Credential redaction in tool outputs. Tool outputs flow back into the model context. A bundled PostToolUse hook scans tool_result.content for credential-shaped patterns and replaces them with [REDACTED:<kind>]:

PatternReplaced with
sk-ant-api03-…[REDACTED:anthropic-key]
AKIA[0-9A-Z]{16}[REDACTED:aws-access-key]
ghp_[A-Za-z0-9]{36}[REDACTED:github-token]
JWT (eyJ…\.…\.…)[REDACTED:jwt]
Bearer [A-Za-z0-9_\-\.]+ in HTTP headersBearer [REDACTED]

Default on. Opt-out via claude.disable_default_hooks: true with a loud warning at load that names the agent. Operators with a legitimate need for credential-shaped strings in context can also override per-tool via the existing user-hook surface from spec 028.

OTel attribute redaction, independent of hooks. The hook above only protects the model context. OTel traces with capture_content: true capture tool outputs separately, before any hook fires. A RedactingSpanProcessor scrubs tool.input.*, tool.output.*, and gen_ai.* span attributes using the same patterns. Critically, this is not gated on disable_default_hooks — an operator can’t accidentally disable trace redaction by disabling hooks.

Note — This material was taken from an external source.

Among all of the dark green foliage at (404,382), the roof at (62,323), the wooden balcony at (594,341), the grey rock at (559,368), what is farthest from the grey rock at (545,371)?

Default-on subprocess env scrubbing. Easy to miss, but it matters. The Claude SDK ships two CLI-level flags:

  • CLAUDE_CODE_SUBPROCESS_ENV_SCRUB=1 — the SDK subprocess strips most env vars before spawning its child processes (Bash tool, stdio MCP servers).
  • CLAUDE_CODE_MCP_ALLOWLIST_ENV=1 — stdio MCP subprocesses only receive their declared env block from agent.yaml.

Both default-on in HoloDeck now, set as ClaudeAgentOptions.env. Bash tool subprocesses no longer inherit Anthropic/cloud creds. Stdio MCP servers see only the env vars their tool config explicitly declares. Opt-out via claude.disable_subprocess_env_scrub: true.

Two caveats:

  1. The SDK subprocess itself still inherits the full parent (HoloDeck-serve) env. There’s no SDK lever for that. The structural fix is the credential boundary, covered next.
  2. The original spec called for a Bash AST deny list as another default hook. I dropped it before shipping. The SDK already parses Bash into an AST and matches it against allowed_tools permission rules, and the auto-disallow rule above means Bash isn’t even available unless the operator declares it. A regex-based deny list on top would have been redundant — and would have produced false positives I’d then have had to apologize for.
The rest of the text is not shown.